BRIEF →
Among the entries below, how many lines include the word "site"? Reply with only the number.

INFORMATION PROVIDED →
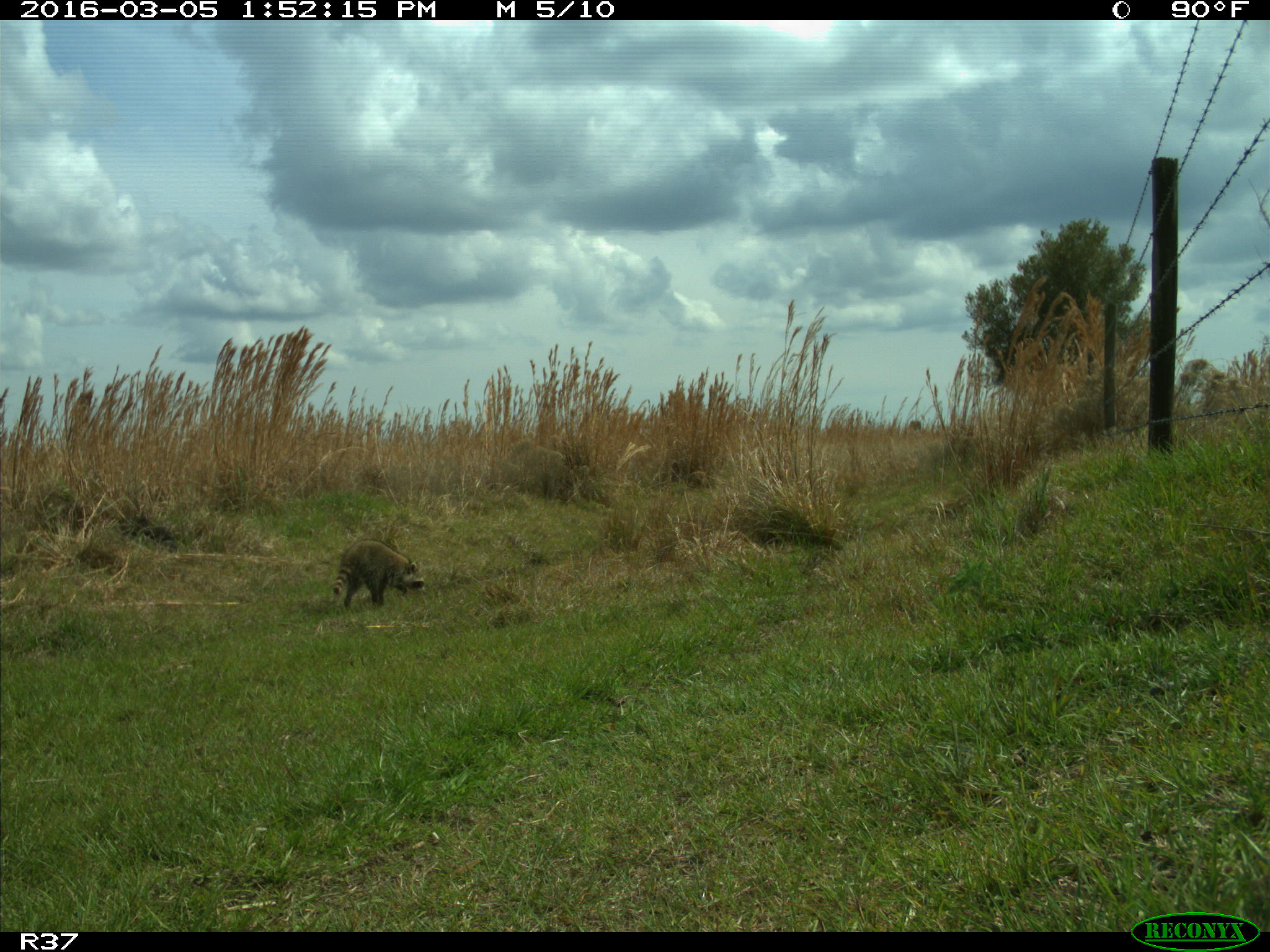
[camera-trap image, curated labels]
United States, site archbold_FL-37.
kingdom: Animalia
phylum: Chordata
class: Mammalia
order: Carnivora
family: Procyonidae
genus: Procyon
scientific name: Procyon lotor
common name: common raccoon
Procyon lotor (common raccoon).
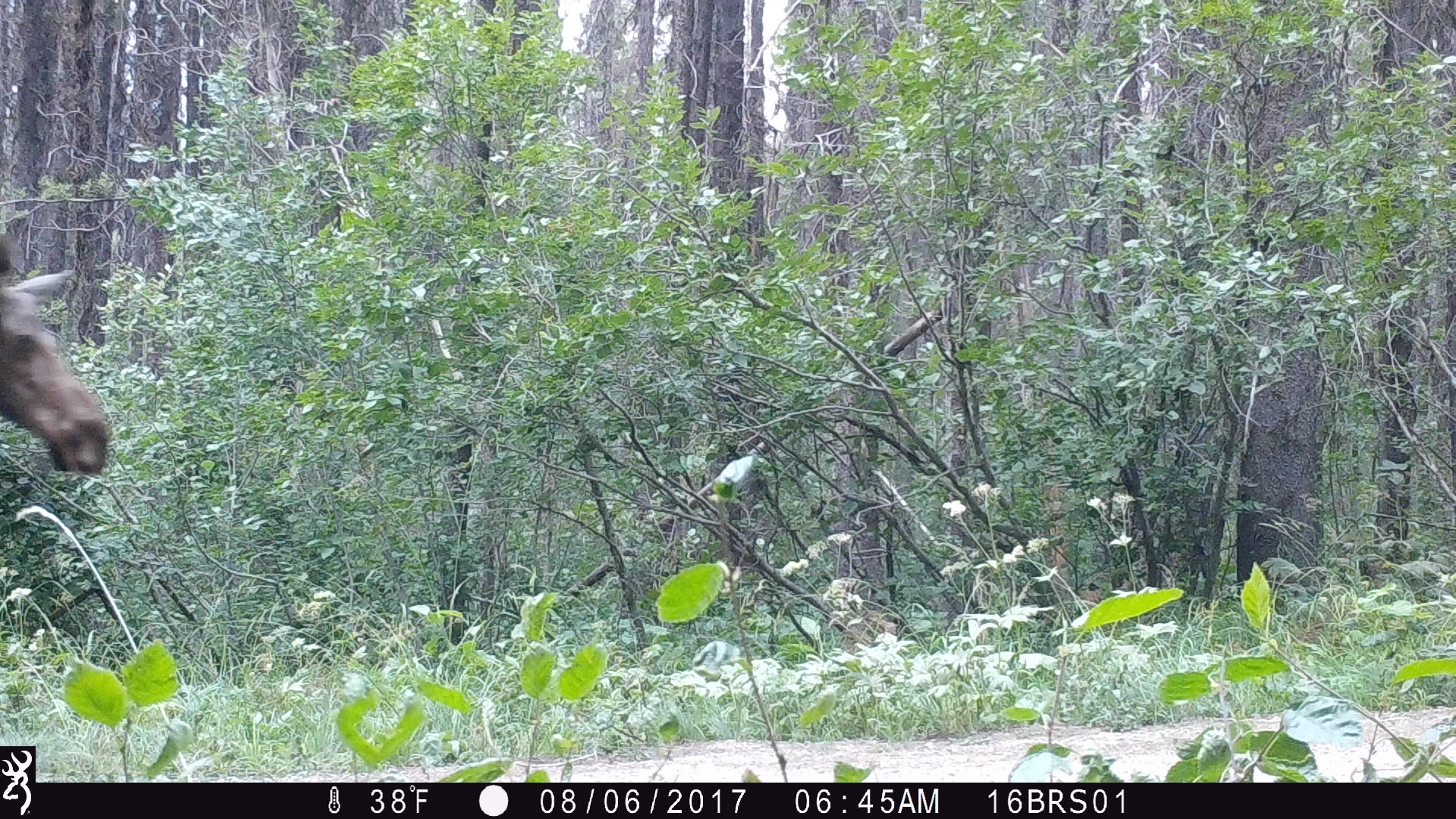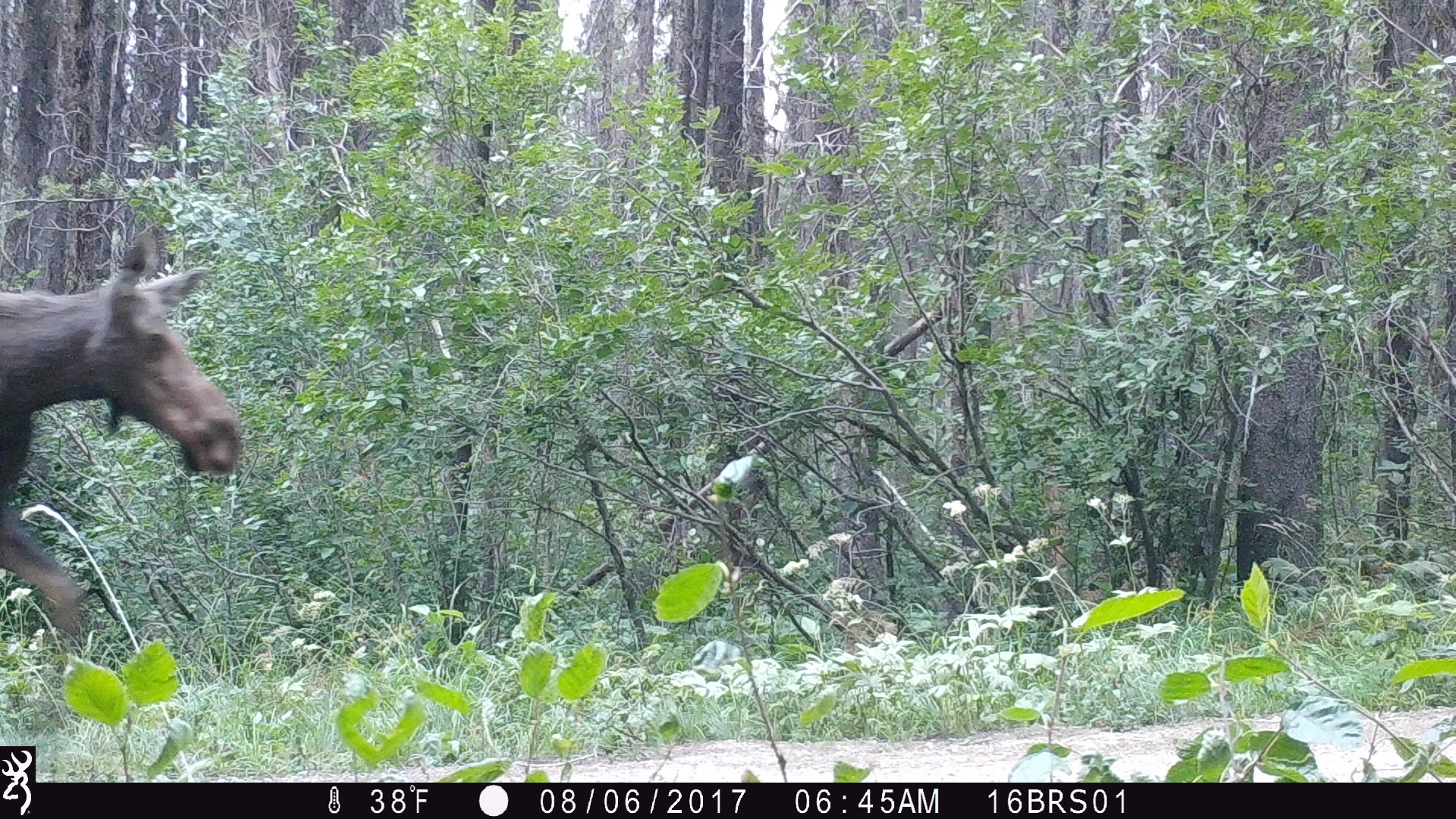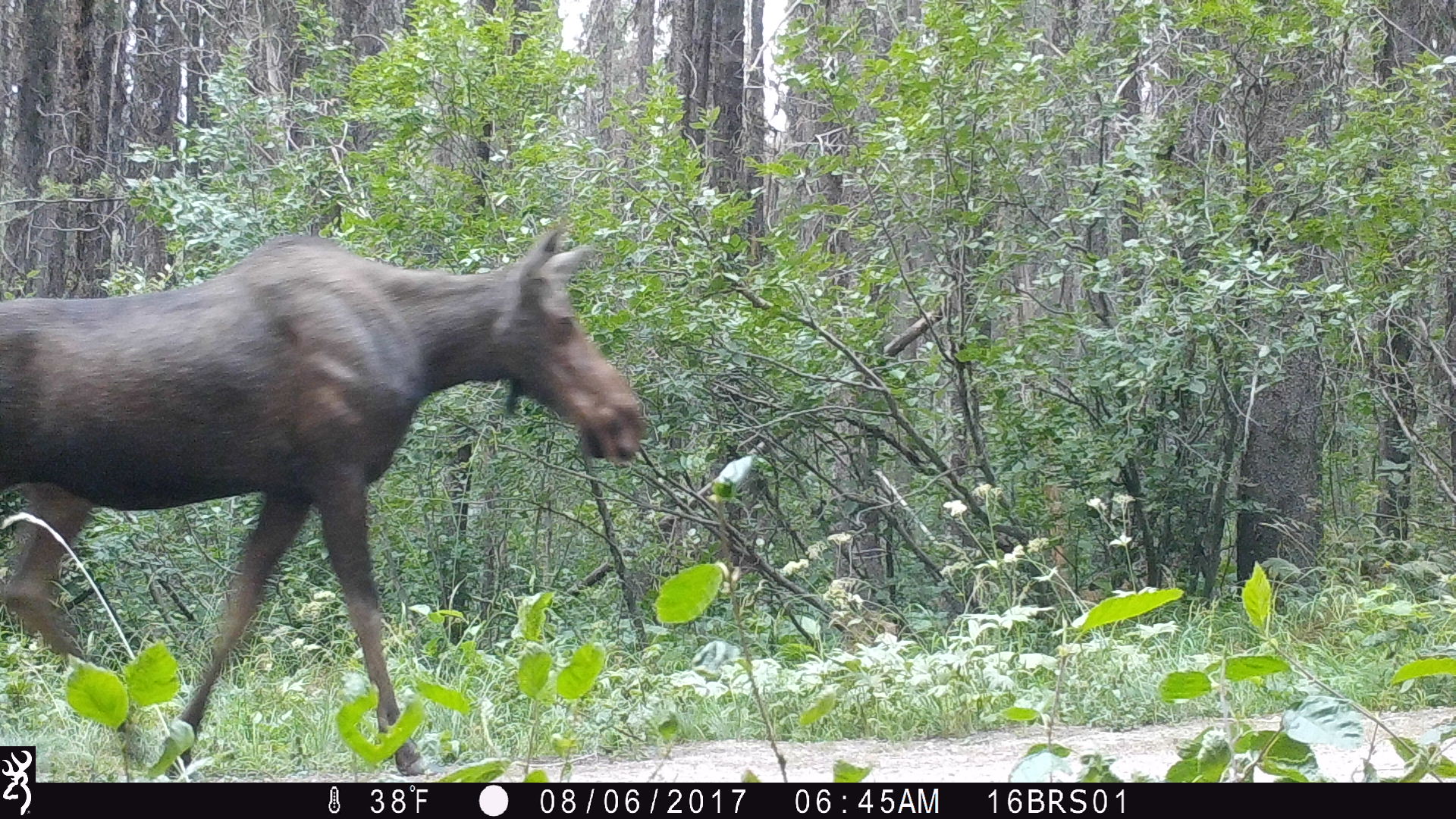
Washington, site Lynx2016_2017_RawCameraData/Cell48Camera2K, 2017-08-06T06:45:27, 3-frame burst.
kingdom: Animalia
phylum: Chordata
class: Mammalia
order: Artiodactyla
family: Cervidae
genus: Alces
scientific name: Alces alces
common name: moose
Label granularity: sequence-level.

TASK RESULT →
2